Carling-Rowling said MyVoice is also exciting because the old-fashioned AAC devices were typically bulky to carry around and some patients felt uncomfortable using them because of the stares they'd get from strangers.

But by using MyVoice, which currently runs on Apple and Android-based devices, patients are using the same technology as everyone else.

"These phones are so commonplace so it overcomes the stigma for someone who has to use augmented communication devices, because now they're using what everyone else is using, or everyone else wants to use," Carling-Rowling said.

"It gives them much more confidence."

MyVoice's creators estimate there are two million families in North America that could use their app and they were initially surprised by the enthusiastic response when they started building the program.

"It started as a research project and as we presented it at conferences and talks people urged us to commercialize it," said spokesman Andrew Rusk.

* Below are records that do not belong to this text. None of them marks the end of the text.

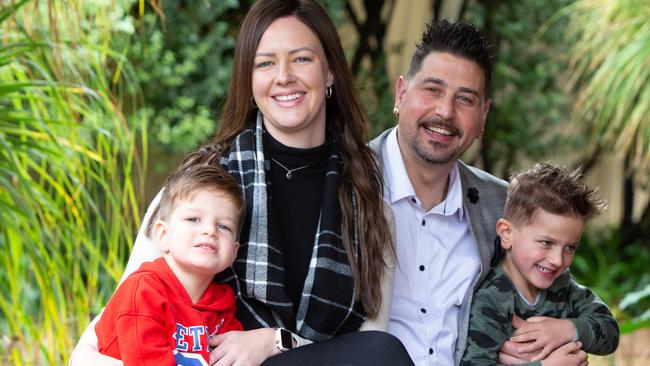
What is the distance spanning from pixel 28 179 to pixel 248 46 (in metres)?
0.71

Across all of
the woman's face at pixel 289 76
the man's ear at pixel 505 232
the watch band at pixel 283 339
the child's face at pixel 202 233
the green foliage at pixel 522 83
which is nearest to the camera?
the child's face at pixel 202 233

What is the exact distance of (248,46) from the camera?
2625 mm

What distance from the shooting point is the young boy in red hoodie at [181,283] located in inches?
88.4

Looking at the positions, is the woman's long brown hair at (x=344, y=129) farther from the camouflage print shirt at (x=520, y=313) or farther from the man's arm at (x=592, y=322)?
the man's arm at (x=592, y=322)

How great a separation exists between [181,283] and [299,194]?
0.43m

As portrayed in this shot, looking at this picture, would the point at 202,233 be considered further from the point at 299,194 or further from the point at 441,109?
the point at 441,109

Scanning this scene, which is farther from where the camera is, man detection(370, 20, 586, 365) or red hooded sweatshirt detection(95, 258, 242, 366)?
man detection(370, 20, 586, 365)

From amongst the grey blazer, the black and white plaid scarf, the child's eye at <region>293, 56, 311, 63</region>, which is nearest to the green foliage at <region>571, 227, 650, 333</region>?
the grey blazer

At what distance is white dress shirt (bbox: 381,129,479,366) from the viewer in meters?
2.92

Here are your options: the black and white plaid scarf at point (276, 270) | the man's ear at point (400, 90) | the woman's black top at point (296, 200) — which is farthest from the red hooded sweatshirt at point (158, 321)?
the man's ear at point (400, 90)

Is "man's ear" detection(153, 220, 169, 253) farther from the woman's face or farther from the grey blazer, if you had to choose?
the grey blazer

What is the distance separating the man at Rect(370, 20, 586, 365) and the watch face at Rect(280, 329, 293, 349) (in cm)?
51

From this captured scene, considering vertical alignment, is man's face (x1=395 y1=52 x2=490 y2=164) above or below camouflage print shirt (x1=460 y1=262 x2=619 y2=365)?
above

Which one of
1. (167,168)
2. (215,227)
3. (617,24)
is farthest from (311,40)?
(167,168)
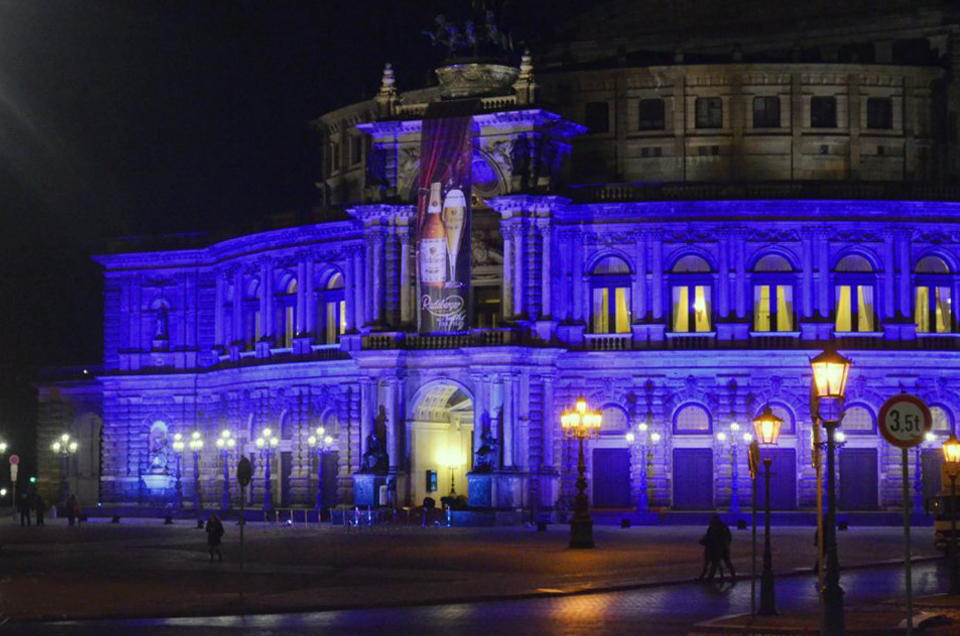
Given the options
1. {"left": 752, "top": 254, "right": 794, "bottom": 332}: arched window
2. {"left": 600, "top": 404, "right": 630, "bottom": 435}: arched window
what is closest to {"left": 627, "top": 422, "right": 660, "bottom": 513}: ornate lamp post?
{"left": 600, "top": 404, "right": 630, "bottom": 435}: arched window

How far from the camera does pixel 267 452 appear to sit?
96875 millimetres

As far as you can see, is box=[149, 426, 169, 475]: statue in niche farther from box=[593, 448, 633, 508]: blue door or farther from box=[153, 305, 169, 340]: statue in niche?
box=[593, 448, 633, 508]: blue door

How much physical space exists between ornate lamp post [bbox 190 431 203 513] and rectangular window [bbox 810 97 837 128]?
36.9 metres

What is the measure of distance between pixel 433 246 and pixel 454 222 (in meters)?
1.50

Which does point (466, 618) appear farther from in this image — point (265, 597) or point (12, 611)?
point (12, 611)

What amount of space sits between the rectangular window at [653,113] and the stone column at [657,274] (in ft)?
28.9

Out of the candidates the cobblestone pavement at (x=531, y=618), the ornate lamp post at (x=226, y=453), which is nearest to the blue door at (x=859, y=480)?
the ornate lamp post at (x=226, y=453)

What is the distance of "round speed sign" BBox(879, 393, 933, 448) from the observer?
1009 inches

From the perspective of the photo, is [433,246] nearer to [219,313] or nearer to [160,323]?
[219,313]

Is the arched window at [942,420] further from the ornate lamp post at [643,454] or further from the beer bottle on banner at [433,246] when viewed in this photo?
the beer bottle on banner at [433,246]

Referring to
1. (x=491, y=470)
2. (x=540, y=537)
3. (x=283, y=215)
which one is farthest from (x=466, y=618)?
(x=283, y=215)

"We started testing with a user named Bill and he came into our lab and instantly took off with our product and uses it almost exclusively to communicate today."

Dr. Rhonda McEwen, an autism technology researcher with the University of Toronto, has been working with students with special needs at a local high school and has found the app both easy to use and effective.

"We were working with young people who clearly have some kind of exceptionality but they picked this up in minutes, they were able to get going, start navigating, help each other figure it out, and they had no manual. We just did a quick demo and they were off," McEwen said.

"They're extremely excited about all they can do and they feel so much more empowered and more independent with the confidence they get. We even have one young lady who has Cerebral palsy and with assistance we found she's already picked up quite a lot more than we anticipated she would in a very short space of time. It's truly remarkable."